Final answer:
To find the dimensions of a rectangular table with an area of 11.9 square feet and a width that is 2.6 feet less than its length, we set up and solve a quadratic equation representing the area. Calculating the positive value of length using this equation, we can then find the width by subtracting 2.6 feet from the length.
Step-by-step explanation:
The question asks to find the dimensions of a rectangular table when the width is 2.6 feet less than its length and the area is 11.9 square feet. To find the dimensions, we can let the length be represented by x feet. Thus the width will be x - 2.6 feet.
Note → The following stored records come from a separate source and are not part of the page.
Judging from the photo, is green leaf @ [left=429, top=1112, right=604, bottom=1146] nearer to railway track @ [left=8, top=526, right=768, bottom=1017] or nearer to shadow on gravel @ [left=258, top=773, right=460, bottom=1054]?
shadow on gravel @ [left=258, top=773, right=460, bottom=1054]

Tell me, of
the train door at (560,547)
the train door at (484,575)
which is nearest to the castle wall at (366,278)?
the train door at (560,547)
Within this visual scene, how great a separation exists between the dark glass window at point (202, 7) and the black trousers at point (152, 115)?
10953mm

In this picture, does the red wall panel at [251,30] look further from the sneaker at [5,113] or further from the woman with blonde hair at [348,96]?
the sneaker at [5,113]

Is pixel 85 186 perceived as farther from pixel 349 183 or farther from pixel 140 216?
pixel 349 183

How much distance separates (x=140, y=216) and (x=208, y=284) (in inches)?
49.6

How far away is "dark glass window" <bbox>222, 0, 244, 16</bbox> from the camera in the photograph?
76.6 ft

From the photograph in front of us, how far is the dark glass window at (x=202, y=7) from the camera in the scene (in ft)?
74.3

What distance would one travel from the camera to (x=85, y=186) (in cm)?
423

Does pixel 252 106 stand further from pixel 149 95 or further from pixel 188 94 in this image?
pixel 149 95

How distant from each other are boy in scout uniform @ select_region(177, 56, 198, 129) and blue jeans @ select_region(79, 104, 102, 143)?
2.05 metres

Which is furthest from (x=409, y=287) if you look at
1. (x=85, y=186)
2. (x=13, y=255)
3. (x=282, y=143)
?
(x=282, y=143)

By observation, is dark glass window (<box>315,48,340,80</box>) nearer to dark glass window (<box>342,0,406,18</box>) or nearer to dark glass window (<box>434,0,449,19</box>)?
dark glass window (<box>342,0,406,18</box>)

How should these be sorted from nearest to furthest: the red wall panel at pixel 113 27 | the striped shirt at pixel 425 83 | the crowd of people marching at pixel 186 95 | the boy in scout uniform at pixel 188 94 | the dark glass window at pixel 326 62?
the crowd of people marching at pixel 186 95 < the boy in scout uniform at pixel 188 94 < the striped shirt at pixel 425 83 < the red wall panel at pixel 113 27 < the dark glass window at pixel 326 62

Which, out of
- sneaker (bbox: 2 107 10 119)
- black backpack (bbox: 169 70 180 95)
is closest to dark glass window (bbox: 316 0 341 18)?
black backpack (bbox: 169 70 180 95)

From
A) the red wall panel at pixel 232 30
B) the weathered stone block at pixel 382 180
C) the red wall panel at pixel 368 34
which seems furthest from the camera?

The area of a rectangle is found by multiplying the length by the width, so we create the equation x(x - 2.6) = 11.9. Through solving this quadratic equation, we can find the value of x which represents the length of the table, then use it to calculate the width.
To solve the quadratic equation, we can set it to zero by subtracting 11.9 from both sides: x^2 - 2.6x - 11.9 = 0. We can now use the quadratic formula to find the values of x: x = [-(-2.6) ± √((-2.6)^2 - 4(1)(-11.9)) ] / 2(1). After calculating, we will get two possible solutions for x, but only one solution will be practical since length and width must be positive. The practical solution will give us the length of the table, and subtracting 2.6 from it will give us the width.